È il 1969 e gli Stati Uniti sono
in guerra in Vietnam. Il tenente dei marines Waino Mellas riceve il suo primo
incarico al confine tra Vietnam e Laos. In un ambiente ostile, fatto di paludi,
sanguisughe e piogge monsoniche, Mellas e i suoi uomini lottano ogni giorno contro
il nemico invisibile, le tigri e la fame, cercando di non farsi travolgere dalla
rabbia e dalla follia della guerra.
Matterhorn,
nome di una base strategica su un’altura vicino al confine con il Laos, è anche
il titolo di questo romanzo, scritto da Karl Marlantes e pubblicato nel 2010
dopo un travaglio di quasi quarant’anni.
Così come Il nudo e il morto di Norman Mailer, Matterhorn si distingue per non essere il frutto di accurate
ricerche e anni di interviste: Marlantes nel 1969, anno in cui la vicenda è
ambientata, ha 24 anni. Da quasi un anno è in Vietnam a combattere, strappato
alla sua promettente carriera lavorativa. In Vietnam vede di tutto: la morte,
il sangue; tutta la pazzia che l’uomo può raggiungere.

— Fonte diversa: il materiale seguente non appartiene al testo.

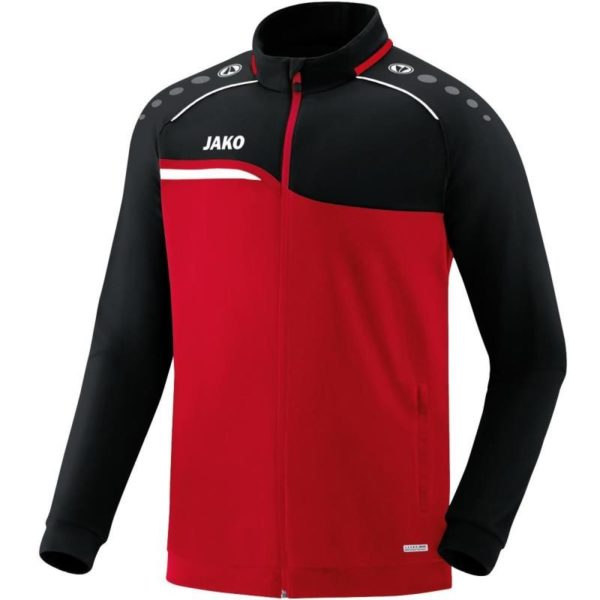 Polyesterjacke Competition 2.0 rot/schwarz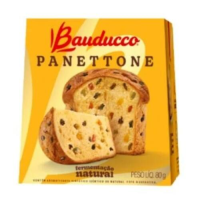 imagem de MINI PANETTONE FLOWPACK BAUDUCCO 80GR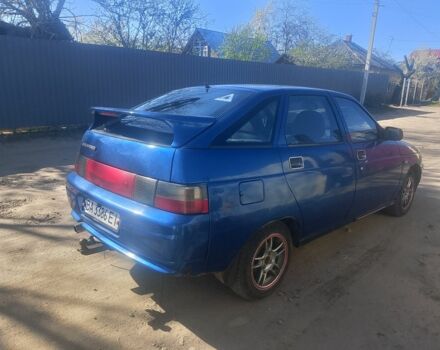 Синий ВАЗ 2112, объемом двигателя 0 л и пробегом 186 тыс. км за 1900 $, фото 1 на Automoto.ua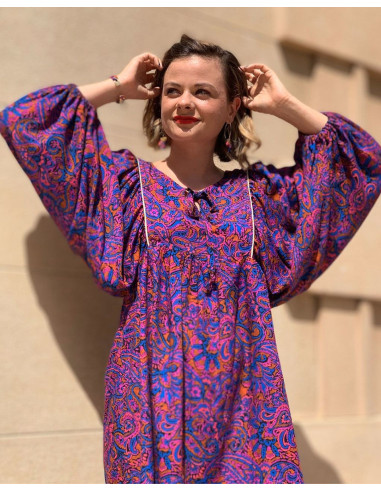 Tejido sarga de viscosa Ayurveda - My Dress Made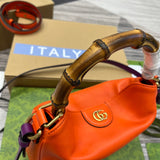 Interior view of statement signature women's handbag – women's designer-style accessory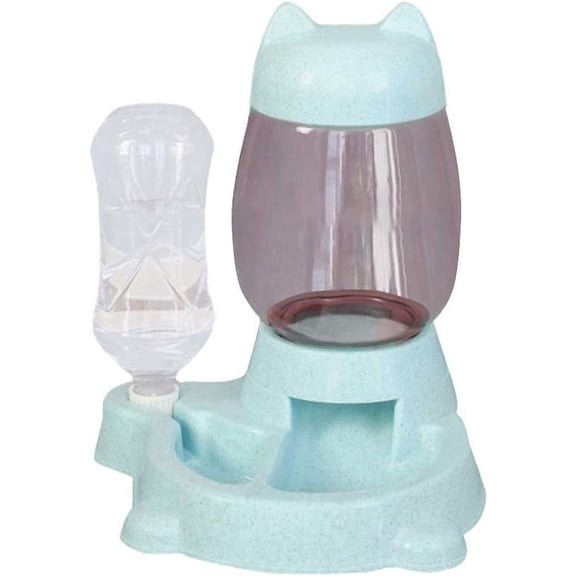 Innovative Automatic Pet Feeder, Gravity Feeder Bowl Ensures Fresh Water Continuously For Small To Medium Pets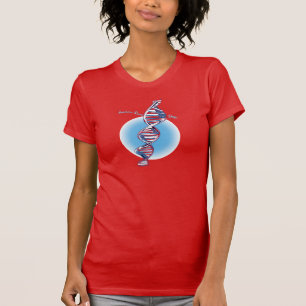 America Runs Deep in Our DNA RED T-Shirt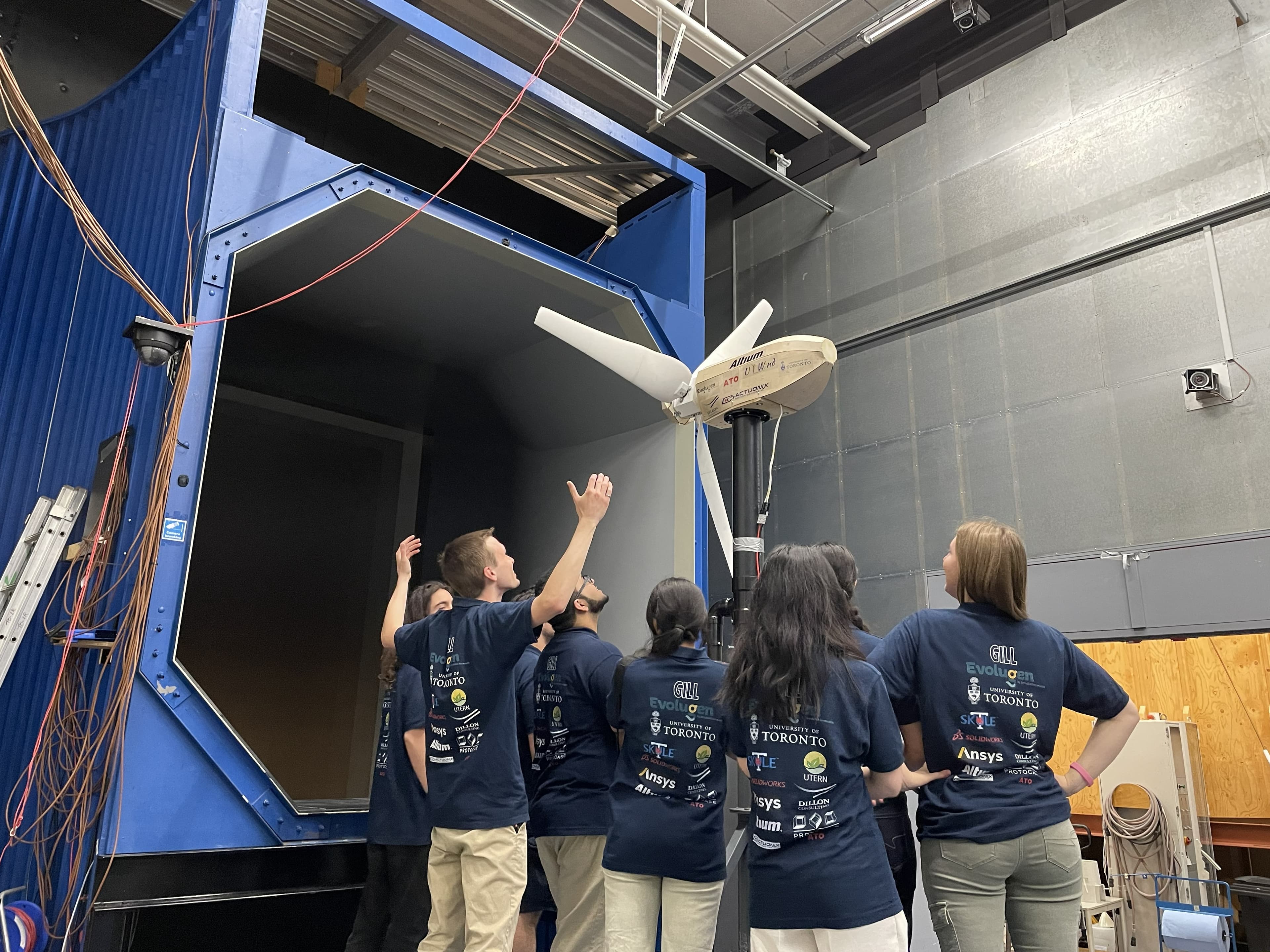 UTWind testing at competition 2024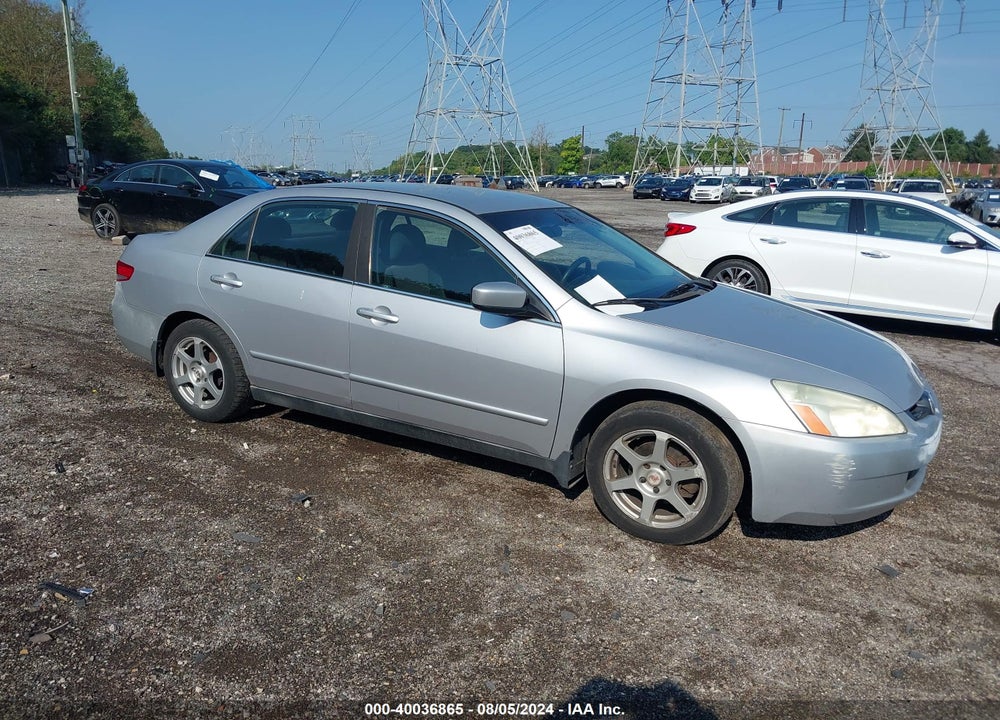 2003 HONDA ACCORD 2.4 LX VIN: 1HGCM56353A090214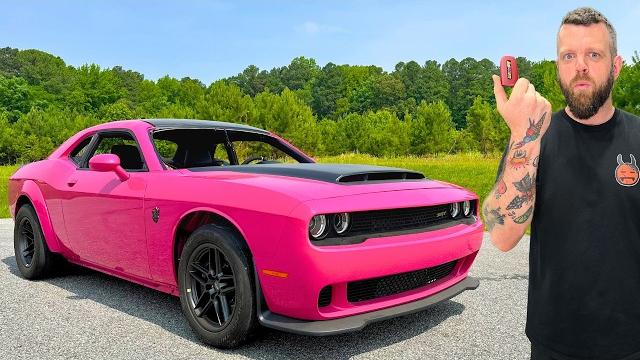 The stolen dodge demon 170 is alive! The stolen dodge demon 170 is alive!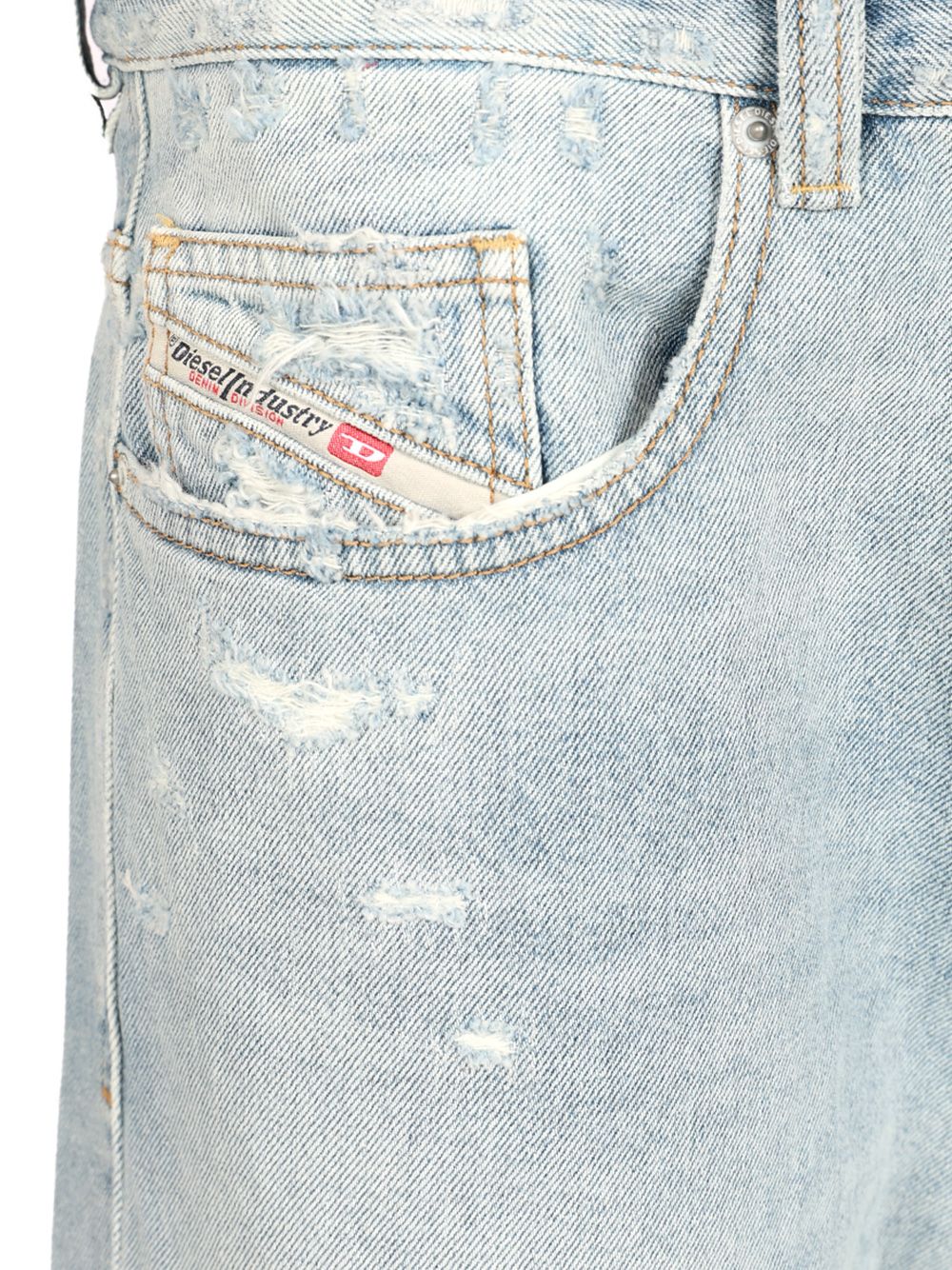 Diesel 2001 D-Macro 0dbeb Jeans - Light blue | b0978de0b40f68d39575b9b9a9a8e115e2dc8e87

Rientrato decide che la miglior
terapia per ritornare con il corpo, ma soprattutto con la mente alla vita reale
è scrivere e far sapere a tutti ciò che ha visto e ciò che ha fatto. Matterhorn è il voluminoso romanzo di
più di 700 pagine, frutto del suo lavoro.
Matterhorn
è un romanzo tremendamente crudo; un’analisi profonda della psiche umana
sconvolta dalla costante paura di morire, che attraversa tutti i personaggi del
libro. In un ambiente tanto ostile la convivenza fra i militari, tutti
tremendamente giovani, è resa ancora più difficile dallo scoppio dell’odio
razziale all’interno delle truppe. L’aria di cambiamento che gli Stati Uniti
stava vivendo all’interno dei propri confini con icone come Martin Luther King
e Malcolm X e organizzazioni come le Pantere Nere, viene traslata in Vietnam,
dove però bianchi e neri sono costretti a una convivenza forzata che spesso sfocia
in violenza. Con assoluta sincerità (e forse proprio per questo) il romanzo di
Marlantes, che è stato rifiutato da svariati editori per quasi 40 anni, porta
alla luce il fenomeno del fragging,
una situazione di intolleranza interna all’esercito che sfociava in azioni contro
elementi delle proprie truppe.
Sono pagine di vibrante realismo,
quelle scritte da Marlantes, capaci di raccontare la facilità con cui si può
perdere la vita e l’insensatezza del conflitto in Vietnam (ma come anche in
Afghanistan, Iraq…). Non c’è spazio per l’esaltazione dell’esercito, per la
bandiera americana, per l’amore della patria. La tipica retorica che la
letteratura e la cinematografia di guerra hanno cercato di inglobare è assente
in questa bruciante testimonianza; probabilmente una delle migliori per capire
davvero cosa significa mollare la quotidianità e imbracciare un fucile.